◆ **Текст для чтения**
Штраф в фунт стерлингов. Из уважения к моему мундиру судья снизил его до десяти шиллингов.

В те времена в Лондоне много танцевали по ночам.

Танцевали во всех центрах для приезжающих солдат, куда официально привлекали девушек из хорошего общества в качестве сотрудниц, встречавших гостей.

Танцевали в многочисленных, работавших только по ночам так называемых клубах, где за фиктивный взнос покупали бутылку спиртного, на этикетке которой, уходя, отмечали уровень, на котором остановились. Была только опасность выпить ужасного джина из древесного спирта - единственного поддельного продукта, который можно было встретить.

Да, танцевали, но не похотливо и неистово. Просто пытались танцем укачать, обмануть свои одиночество, ностальгию, тревогу. Танцевали, чтобы почувствовать себя живыми, ощутить присутствие кого-то живого рядом с собой.

За три года до войны Англии, видевшей отречение своего не созданного править короля, выпал неожиданный шанс благословить государя с неуверенной речью, но проявившего себя образцовым монархом. Георг VI, как никто другой, воплощал достоинство, постоянство, бесстрашие, которые являл его народ на протяжении всей этой трагедии. Королевская семья постоянно находилась в Букингемском дворце, в центре столицы, разделяя с подданными все опасности и лишения.

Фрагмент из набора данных
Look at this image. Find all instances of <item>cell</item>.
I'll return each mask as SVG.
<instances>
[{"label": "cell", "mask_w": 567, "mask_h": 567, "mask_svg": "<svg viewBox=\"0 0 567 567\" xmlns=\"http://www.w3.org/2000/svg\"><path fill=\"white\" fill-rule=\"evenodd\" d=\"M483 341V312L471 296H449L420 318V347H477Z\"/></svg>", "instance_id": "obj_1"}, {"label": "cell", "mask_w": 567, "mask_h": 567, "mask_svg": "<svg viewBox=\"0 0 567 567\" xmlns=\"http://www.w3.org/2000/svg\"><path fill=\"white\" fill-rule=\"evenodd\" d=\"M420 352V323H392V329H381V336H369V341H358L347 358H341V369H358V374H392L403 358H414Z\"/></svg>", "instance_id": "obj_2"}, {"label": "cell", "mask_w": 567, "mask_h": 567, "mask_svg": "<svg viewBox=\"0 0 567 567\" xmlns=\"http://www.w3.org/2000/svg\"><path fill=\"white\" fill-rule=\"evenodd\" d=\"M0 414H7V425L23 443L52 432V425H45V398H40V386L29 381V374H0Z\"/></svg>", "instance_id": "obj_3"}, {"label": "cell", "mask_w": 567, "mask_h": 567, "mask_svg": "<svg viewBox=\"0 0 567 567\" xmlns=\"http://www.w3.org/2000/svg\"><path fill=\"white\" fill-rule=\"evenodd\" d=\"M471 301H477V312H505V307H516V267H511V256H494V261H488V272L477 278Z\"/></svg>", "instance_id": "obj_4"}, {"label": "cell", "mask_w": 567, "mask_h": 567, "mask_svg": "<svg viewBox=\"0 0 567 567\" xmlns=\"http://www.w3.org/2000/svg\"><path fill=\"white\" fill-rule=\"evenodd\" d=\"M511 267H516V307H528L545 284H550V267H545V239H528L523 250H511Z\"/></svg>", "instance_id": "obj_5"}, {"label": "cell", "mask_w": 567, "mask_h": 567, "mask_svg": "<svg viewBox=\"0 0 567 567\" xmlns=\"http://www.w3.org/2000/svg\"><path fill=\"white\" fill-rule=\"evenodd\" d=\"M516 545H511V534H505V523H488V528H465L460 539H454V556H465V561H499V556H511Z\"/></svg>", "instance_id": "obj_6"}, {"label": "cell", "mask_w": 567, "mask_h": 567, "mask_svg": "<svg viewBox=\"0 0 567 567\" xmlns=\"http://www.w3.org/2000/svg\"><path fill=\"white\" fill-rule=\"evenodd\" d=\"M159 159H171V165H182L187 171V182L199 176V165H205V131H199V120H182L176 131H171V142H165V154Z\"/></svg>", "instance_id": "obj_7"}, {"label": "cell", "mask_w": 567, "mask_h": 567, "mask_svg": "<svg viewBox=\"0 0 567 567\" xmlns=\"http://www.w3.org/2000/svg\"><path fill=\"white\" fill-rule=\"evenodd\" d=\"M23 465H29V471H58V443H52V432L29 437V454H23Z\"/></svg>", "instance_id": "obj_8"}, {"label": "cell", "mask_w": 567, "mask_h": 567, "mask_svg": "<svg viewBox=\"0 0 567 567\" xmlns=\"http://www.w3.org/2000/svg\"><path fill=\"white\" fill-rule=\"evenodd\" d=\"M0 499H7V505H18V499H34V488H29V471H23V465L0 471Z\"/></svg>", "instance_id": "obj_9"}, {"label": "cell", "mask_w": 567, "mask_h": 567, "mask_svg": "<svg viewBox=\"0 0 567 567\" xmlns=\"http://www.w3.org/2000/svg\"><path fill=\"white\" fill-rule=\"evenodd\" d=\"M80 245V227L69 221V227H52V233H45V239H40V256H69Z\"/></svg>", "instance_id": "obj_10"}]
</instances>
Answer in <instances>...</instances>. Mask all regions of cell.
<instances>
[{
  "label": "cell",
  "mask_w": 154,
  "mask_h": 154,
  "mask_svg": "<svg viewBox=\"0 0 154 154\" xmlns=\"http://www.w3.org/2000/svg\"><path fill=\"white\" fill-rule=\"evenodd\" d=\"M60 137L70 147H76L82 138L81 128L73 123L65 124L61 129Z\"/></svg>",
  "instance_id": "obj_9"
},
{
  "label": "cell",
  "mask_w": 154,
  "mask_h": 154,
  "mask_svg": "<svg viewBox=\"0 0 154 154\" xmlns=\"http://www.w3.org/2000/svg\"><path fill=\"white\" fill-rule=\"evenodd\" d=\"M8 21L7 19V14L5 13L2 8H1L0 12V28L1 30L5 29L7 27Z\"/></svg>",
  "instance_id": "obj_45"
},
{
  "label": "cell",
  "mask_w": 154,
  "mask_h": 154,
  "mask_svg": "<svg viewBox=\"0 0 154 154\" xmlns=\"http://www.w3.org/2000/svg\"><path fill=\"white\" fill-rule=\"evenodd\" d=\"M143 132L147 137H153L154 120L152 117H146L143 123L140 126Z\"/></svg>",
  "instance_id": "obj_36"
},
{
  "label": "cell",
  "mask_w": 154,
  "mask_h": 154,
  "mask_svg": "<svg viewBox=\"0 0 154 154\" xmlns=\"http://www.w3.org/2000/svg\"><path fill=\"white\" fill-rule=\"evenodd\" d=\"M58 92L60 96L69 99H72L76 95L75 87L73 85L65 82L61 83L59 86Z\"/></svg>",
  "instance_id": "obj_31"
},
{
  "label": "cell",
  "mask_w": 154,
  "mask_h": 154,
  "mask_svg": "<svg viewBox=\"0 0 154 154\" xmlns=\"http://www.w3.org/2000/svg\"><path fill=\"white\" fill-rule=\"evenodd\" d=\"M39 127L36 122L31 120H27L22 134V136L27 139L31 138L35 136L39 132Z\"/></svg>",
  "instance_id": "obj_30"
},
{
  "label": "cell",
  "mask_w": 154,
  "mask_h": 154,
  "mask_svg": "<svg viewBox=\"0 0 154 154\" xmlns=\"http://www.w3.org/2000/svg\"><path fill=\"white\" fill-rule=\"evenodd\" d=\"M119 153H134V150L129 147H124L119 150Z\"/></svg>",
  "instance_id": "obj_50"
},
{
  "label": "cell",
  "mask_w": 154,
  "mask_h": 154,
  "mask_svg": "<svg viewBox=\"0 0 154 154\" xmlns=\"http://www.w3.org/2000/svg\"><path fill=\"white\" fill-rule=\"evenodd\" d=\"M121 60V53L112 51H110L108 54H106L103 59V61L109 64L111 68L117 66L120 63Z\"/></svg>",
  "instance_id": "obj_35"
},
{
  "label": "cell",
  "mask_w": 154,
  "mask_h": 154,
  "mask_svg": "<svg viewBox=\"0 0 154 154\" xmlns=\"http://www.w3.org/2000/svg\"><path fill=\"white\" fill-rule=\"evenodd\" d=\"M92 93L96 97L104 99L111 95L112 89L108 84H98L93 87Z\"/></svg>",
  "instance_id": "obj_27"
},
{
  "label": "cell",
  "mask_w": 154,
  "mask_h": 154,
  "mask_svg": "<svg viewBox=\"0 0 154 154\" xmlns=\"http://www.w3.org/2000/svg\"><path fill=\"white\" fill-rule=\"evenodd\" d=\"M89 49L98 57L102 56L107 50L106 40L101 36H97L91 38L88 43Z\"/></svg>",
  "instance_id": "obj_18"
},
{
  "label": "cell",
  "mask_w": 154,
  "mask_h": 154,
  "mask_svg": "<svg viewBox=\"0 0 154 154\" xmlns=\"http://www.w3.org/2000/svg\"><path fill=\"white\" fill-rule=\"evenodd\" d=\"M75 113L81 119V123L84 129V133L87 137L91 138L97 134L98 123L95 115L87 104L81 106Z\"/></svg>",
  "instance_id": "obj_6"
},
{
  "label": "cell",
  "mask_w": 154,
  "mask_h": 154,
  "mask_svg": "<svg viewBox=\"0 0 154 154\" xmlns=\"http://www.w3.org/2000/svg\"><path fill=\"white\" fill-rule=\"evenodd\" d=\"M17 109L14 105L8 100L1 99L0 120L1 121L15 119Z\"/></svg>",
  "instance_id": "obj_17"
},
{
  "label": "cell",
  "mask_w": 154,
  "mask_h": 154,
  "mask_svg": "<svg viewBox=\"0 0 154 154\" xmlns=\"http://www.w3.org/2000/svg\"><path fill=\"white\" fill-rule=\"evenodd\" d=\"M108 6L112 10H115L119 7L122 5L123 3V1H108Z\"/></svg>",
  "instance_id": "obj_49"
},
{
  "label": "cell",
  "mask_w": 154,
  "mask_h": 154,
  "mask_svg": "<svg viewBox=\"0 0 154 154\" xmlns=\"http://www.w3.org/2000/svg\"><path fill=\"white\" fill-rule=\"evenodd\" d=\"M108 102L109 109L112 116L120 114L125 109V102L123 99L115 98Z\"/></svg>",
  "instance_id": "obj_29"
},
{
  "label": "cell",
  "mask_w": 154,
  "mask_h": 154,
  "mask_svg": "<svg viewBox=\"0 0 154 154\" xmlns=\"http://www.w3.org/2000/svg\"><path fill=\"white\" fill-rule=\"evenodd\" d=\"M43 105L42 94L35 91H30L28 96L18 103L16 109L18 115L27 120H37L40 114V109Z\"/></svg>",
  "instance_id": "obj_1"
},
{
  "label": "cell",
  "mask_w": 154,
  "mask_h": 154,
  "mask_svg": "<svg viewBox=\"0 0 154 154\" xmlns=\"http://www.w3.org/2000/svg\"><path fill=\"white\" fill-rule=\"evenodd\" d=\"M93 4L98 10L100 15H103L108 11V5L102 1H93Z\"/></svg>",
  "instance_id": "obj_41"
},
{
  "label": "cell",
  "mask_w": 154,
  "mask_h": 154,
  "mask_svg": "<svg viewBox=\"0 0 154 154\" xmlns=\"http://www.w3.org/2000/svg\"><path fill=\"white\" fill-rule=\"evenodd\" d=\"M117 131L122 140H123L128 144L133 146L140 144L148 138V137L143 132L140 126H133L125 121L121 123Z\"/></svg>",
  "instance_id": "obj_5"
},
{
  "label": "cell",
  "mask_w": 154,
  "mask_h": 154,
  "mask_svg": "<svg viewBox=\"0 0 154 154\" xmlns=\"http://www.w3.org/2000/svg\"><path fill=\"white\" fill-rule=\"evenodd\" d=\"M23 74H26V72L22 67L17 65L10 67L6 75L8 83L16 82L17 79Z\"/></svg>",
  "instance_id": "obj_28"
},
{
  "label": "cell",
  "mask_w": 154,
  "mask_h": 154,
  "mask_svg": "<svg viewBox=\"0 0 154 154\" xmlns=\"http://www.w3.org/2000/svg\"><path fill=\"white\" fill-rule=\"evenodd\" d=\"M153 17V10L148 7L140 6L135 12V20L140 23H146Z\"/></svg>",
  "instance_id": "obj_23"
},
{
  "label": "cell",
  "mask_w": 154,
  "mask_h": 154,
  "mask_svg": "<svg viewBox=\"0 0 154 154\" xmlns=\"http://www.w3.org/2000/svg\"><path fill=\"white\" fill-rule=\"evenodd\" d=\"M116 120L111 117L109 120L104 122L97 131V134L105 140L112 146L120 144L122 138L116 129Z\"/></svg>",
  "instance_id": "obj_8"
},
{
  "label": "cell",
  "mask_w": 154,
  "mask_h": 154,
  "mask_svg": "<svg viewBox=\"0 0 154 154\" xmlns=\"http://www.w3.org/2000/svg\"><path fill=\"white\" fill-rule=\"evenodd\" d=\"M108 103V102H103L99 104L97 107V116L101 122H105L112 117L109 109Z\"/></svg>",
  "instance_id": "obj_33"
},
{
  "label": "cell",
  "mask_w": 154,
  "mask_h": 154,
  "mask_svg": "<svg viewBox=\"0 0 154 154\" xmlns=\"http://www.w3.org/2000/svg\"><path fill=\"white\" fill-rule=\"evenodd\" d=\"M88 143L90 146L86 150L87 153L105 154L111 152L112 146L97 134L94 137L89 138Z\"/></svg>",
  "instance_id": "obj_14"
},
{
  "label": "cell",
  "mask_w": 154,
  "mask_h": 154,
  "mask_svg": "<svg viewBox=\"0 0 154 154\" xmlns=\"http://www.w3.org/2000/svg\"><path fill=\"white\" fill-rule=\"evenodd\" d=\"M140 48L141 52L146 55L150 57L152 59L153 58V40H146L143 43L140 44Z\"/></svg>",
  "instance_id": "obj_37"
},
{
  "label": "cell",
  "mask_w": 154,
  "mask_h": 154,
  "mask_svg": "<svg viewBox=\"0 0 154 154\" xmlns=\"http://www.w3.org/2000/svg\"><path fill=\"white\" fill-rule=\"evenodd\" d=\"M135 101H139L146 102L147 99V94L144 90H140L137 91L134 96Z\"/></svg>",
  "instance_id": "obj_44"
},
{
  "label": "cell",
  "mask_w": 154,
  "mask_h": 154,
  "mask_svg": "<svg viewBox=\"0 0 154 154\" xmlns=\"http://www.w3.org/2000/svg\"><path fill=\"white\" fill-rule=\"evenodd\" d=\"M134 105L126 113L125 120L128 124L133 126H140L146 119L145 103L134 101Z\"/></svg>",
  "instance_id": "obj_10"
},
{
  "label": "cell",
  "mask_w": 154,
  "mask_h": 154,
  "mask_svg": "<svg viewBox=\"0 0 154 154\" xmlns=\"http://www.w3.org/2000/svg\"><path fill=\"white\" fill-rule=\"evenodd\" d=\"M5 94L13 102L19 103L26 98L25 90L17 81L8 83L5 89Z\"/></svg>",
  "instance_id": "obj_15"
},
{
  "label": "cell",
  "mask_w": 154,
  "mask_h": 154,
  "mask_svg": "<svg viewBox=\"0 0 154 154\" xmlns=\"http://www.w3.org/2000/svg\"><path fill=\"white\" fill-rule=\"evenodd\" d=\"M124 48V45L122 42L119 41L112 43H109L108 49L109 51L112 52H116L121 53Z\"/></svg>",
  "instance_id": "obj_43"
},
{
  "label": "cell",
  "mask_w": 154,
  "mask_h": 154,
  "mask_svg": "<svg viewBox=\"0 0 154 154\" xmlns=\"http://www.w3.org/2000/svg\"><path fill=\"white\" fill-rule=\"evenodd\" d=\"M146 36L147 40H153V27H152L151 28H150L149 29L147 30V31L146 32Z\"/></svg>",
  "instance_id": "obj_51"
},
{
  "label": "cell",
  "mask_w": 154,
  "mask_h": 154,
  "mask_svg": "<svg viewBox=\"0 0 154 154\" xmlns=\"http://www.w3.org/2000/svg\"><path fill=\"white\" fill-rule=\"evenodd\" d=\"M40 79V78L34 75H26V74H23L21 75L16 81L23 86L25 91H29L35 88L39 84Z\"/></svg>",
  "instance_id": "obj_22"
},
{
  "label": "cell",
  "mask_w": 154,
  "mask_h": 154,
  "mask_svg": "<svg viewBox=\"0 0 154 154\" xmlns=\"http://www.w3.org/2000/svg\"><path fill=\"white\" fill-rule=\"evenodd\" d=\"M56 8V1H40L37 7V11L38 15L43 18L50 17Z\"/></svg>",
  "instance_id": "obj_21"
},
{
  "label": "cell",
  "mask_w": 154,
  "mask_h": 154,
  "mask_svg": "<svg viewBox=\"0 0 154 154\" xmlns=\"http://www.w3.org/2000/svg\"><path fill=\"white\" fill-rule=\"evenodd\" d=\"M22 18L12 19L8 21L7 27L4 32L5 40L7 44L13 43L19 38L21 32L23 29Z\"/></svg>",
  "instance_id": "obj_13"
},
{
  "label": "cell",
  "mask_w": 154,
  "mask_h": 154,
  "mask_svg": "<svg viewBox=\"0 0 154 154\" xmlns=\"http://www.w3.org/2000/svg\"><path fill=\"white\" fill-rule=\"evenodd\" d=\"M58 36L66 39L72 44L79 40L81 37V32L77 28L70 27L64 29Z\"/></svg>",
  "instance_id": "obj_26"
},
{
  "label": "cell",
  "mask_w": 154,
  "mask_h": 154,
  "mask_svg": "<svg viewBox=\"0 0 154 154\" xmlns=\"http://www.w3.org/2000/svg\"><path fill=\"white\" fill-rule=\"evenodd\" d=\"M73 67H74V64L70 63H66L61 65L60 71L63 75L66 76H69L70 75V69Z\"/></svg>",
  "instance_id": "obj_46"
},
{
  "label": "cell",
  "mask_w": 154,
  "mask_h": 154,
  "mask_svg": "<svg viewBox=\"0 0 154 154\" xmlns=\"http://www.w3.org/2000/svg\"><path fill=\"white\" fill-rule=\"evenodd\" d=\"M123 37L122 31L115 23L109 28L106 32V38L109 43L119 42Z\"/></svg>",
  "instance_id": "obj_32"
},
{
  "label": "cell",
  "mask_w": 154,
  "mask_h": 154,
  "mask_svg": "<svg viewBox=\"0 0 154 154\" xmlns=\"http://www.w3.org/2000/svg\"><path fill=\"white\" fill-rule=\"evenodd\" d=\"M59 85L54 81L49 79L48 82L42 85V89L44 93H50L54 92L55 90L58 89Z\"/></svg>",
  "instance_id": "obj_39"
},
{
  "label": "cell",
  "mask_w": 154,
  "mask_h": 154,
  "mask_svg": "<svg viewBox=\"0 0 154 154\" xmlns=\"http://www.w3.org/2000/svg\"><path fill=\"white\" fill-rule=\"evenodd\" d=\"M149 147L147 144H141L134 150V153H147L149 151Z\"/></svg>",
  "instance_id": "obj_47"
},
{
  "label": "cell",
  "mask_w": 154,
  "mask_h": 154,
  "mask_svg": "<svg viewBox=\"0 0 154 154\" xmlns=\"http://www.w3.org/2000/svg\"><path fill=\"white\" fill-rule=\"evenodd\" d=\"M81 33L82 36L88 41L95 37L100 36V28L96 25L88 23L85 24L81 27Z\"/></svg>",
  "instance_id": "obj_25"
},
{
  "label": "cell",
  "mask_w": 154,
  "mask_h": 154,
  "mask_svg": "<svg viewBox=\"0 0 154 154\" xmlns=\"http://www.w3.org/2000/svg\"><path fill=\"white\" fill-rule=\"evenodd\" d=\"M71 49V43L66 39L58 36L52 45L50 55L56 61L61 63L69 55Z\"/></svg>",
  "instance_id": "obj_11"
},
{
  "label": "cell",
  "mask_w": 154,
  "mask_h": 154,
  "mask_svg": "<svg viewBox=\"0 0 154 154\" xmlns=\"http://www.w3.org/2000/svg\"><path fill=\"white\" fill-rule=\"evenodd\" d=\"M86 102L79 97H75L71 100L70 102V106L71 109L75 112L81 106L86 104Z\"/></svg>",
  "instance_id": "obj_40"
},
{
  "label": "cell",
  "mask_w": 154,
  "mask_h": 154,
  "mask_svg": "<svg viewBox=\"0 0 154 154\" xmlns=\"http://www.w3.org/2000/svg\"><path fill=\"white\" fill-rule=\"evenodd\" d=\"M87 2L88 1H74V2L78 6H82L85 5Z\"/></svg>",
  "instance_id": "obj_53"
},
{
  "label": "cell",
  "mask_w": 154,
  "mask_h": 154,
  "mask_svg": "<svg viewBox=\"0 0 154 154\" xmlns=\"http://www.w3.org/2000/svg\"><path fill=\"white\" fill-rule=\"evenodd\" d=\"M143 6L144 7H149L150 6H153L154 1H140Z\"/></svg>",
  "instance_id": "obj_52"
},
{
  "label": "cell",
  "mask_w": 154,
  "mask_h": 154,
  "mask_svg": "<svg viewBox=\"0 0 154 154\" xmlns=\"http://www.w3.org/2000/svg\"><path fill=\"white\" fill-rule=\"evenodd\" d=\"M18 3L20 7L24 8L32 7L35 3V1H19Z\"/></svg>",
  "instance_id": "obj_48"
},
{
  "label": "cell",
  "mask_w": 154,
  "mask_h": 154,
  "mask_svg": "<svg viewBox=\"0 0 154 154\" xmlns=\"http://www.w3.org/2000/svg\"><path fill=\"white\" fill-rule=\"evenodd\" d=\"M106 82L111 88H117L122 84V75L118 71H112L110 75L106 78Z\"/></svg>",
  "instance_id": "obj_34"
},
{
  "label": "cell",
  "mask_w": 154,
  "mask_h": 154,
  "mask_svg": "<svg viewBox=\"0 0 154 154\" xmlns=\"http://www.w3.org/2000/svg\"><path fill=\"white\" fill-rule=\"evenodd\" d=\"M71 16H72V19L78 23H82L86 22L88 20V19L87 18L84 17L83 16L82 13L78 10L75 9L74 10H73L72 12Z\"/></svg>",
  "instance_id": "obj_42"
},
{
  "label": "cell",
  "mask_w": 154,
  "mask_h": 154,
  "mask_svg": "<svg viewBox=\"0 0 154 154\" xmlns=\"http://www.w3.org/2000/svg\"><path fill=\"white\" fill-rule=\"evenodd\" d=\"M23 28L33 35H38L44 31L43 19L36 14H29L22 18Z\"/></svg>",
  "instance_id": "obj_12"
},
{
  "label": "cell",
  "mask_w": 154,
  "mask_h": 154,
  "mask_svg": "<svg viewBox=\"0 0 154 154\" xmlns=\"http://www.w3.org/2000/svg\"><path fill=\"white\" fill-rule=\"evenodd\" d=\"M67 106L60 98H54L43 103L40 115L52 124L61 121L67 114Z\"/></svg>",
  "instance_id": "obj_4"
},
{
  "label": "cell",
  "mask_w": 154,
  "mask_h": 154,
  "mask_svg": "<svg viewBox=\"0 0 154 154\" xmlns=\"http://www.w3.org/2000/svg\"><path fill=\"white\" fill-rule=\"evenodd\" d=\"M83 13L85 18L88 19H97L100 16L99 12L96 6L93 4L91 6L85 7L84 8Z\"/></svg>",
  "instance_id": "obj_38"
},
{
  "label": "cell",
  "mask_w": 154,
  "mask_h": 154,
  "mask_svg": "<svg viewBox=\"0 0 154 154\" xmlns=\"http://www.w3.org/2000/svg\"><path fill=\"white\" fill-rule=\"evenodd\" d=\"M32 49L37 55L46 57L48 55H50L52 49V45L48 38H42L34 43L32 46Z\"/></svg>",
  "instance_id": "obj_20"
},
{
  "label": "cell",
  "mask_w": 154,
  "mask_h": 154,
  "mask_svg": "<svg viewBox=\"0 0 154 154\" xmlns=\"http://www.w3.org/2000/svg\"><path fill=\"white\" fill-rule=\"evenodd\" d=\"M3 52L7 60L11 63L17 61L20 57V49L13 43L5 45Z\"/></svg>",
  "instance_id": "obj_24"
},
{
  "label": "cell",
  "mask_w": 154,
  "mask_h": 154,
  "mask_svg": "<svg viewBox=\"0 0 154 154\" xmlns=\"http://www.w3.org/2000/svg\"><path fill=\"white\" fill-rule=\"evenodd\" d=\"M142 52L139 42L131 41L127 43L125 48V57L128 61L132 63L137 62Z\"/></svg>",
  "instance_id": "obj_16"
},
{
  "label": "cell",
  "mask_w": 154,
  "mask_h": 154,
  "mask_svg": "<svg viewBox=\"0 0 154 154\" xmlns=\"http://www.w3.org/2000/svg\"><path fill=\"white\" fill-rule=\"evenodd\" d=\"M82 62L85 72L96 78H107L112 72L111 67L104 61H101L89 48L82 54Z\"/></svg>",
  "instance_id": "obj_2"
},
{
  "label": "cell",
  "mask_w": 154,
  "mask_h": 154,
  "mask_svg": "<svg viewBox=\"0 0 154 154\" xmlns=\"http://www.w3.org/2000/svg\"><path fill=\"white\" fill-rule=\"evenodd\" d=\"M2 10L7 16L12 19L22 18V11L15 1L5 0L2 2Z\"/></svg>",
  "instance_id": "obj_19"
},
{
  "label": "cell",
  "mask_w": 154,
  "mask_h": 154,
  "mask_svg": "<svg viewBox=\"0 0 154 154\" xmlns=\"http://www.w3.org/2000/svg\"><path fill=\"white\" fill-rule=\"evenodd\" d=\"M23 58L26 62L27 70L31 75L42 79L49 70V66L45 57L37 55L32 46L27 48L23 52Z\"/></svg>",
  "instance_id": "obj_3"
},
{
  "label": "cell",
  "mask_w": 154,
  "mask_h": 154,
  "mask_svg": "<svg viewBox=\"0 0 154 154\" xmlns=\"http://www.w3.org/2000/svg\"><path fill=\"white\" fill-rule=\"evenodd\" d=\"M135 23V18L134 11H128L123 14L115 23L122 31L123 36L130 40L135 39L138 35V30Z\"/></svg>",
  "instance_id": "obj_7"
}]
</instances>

◆ **Задание**
Продолжите текст о Лондоне военных лет, начав сразу после его последнего предложения. Строки никак не связаны с текстом.

◆ **Ответ**
И никто не мог сравниться с королевой Елизаветой, будущей королевой-матерью и тоже непредвиденной государыней, по благожелательности, участию, великодушной щедрости. Никто лучше ее не мог распространить материнские чувства на все страждущее население.

Особое внимание она проявляла к "Free French". И казалось, была так рада находиться среди нас, что ее шталмейстерам всегда приходилось напоминать ей, что пора удалиться. Мы с волнением показывали друг другу на золотой лотарингский крестик, который она обычно носила на корсаже. Это была наша королева, мы ее любили.

Вот почему эти годы испытаний оставили в моей душе несравненное чувство благодарности, восхищения и любви к Англии, которое я буду хранить до последнего вздоха. Никакие превратности политики, никакое изменение нравов не смогли ни поколебать мою привязанность к ней, ни заставить меня пренебречь случаем ее засвидетельствовать.

III
Посланцы из ночи

"Победа отныне несомненна. Остальное не более чем вопрос формальностей". Надо быть де Голлем, чтобы так резюмировать военную ситуацию в конце января 1943 года, когда он принял Кесселя по выходе из Patriotic School.

Формальности! Их соблюдение потребует два года с половиной и нескольких миллионов погибших. Но для де Голля, глядящего с высоты своего роста поверх всех календарей, дело было уже решенным.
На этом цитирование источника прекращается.